A hidroxicloroquina pode ser eficaz contra o Coronavírus

A síndrome respiratória aguda grave potencializada pelo Coronavírus (COVID-19/SARS-CoV-2) representa uma séria ameaça tanto à saúde pública global quanto para as economias locais.


Em 3 de março de 2020, mais de 80.000 casos foram confirmados na China, incluindo mais de 2.900 mortes e mais de 10.500 casos confirmados em 72 outros países. Um número tão grande de pessoas atingidas exige uma demanda urgente de medicamentos eficazes, disponíveis e acessíveis para controlar e diminuir essa epidemia.

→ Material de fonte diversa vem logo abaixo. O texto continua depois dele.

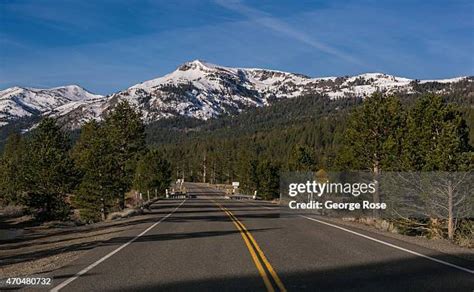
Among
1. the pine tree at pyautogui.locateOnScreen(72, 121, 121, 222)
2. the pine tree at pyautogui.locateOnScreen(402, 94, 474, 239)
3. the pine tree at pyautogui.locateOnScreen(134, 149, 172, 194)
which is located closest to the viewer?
the pine tree at pyautogui.locateOnScreen(402, 94, 474, 239)

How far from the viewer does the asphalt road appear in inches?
384

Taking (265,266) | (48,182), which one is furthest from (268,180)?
(265,266)

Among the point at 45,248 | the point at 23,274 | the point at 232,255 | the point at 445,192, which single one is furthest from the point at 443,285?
the point at 445,192

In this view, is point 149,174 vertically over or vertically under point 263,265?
over

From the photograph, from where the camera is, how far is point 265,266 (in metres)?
11.9

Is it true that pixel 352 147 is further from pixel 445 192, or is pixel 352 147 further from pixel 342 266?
pixel 342 266

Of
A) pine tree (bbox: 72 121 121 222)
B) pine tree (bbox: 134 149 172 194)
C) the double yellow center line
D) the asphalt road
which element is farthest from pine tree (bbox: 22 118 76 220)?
the double yellow center line

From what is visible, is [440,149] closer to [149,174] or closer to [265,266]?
[265,266]

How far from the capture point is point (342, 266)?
1190 centimetres

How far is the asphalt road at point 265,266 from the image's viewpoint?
9.76 meters

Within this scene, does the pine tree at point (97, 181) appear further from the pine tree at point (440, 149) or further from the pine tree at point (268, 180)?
the pine tree at point (268, 180)

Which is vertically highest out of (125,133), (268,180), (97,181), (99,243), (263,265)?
(125,133)

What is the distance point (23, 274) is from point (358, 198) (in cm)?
2801

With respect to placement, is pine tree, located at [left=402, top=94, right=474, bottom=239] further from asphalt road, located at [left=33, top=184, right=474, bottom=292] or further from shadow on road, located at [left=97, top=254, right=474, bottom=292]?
shadow on road, located at [left=97, top=254, right=474, bottom=292]
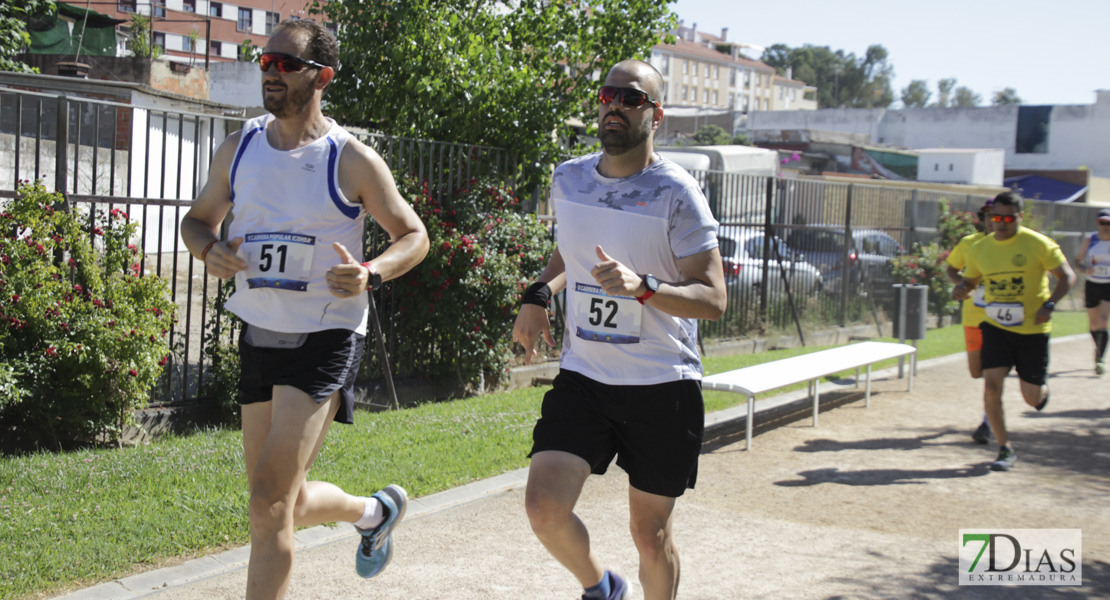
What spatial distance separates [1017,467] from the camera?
7.48 metres

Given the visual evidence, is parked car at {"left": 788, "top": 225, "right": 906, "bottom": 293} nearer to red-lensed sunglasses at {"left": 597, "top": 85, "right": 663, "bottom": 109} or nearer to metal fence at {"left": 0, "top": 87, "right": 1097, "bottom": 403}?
metal fence at {"left": 0, "top": 87, "right": 1097, "bottom": 403}

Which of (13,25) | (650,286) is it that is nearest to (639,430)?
(650,286)

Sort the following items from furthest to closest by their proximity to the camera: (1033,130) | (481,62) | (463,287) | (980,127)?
(980,127), (1033,130), (481,62), (463,287)

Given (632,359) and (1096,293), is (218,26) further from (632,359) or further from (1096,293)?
(632,359)

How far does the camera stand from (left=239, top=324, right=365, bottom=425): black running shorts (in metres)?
3.42

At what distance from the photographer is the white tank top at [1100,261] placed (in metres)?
12.8

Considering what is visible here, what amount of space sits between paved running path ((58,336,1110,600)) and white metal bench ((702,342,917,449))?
478mm

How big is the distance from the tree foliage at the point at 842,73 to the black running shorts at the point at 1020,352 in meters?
139

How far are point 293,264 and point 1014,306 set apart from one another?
19.6ft

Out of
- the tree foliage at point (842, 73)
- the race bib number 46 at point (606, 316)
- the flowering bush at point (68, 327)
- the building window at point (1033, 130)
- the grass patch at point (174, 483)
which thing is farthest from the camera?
the tree foliage at point (842, 73)

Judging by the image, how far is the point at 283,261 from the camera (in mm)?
3438

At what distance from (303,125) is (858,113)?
63159 millimetres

Recentemente o fosfato de cloroquina (CQ) mostrou-se eficiente para inibir a infecção por SARS-CoV-2 in vitro. Entre outros em estudos, a CQ parece ser o medicamento ideal para uso em larga escala devido à sua disponibilidade, registro de segurança comprovado e custo relativamente baixo. À luz dos dados clínicos preliminares, a CQ foi adicionado à lista de medicamentos em estudo nas Diretrizes para o diagnóstico e tratamento do COVID-19 (sexta edição) publicada pela Comissão Nacional de Saúde da República Popular da China.



O fosfato de cloroquina tem sido muito utilizado no tratamento da malária e da amebíase. Entretanto, devido à utilização pouco frequente na prática clínica nos últimos anos, sua produção e oferta de mercado foram bastante reduzidas, ao menos na China.


Já o sulfato de hidroxicloroquina (HCQ), um derivado da CQ, foi sintetizado pela primeira vez em 1946 e demonstrou ser menos tóxico do que a CQ em animais. Mais importante, a HCQ ainda está amplamente disponível para tratar doenças autoimunes, como lúpus e a artrite reumatoide. Como a Cloroquina e a Hidroxicloroquina compartilham estruturas e mecanismos químicos semelhantes, a HCQ pode ser uma candidata a medicamento mais potente para tratar a infecção por SARS-CoV-2. Porém, isso ainda carece de evidências experimentais.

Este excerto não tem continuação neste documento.